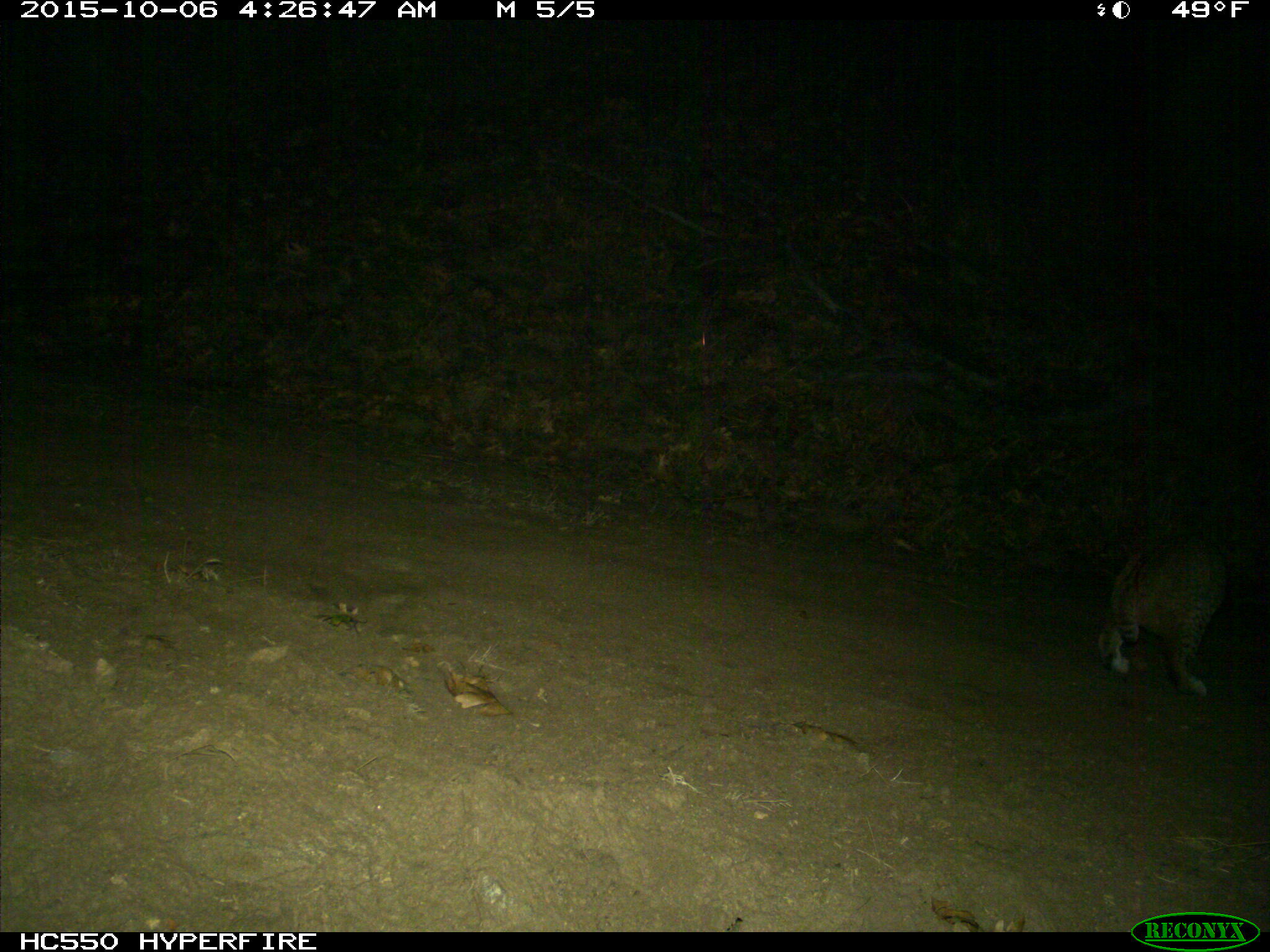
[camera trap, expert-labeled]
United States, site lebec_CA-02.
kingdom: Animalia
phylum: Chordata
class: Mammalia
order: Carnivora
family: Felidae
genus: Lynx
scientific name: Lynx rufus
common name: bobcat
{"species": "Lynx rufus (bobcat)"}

^^^^^^^^^^^^^^^^

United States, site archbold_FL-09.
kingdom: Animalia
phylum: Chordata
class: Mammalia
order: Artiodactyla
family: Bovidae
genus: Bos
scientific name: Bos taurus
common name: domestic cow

^^^^^^^^^^^^^^^^

- _Exercise_:
The stretch of entries above that starts with the line containing "United States, site archbold_FL-09." and goes on through the line containing "common name: domestic cow" is to be transcribed exactly, and no other line is to be transcribed.

- _Response_:
United States, site archbold_FL-09.
kingdom: Animalia
phylum: Chordata
class: Mammalia
order: Artiodactyla
family: Bovidae
genus: Bos
scientific name: Bos taurus
common name: domestic cow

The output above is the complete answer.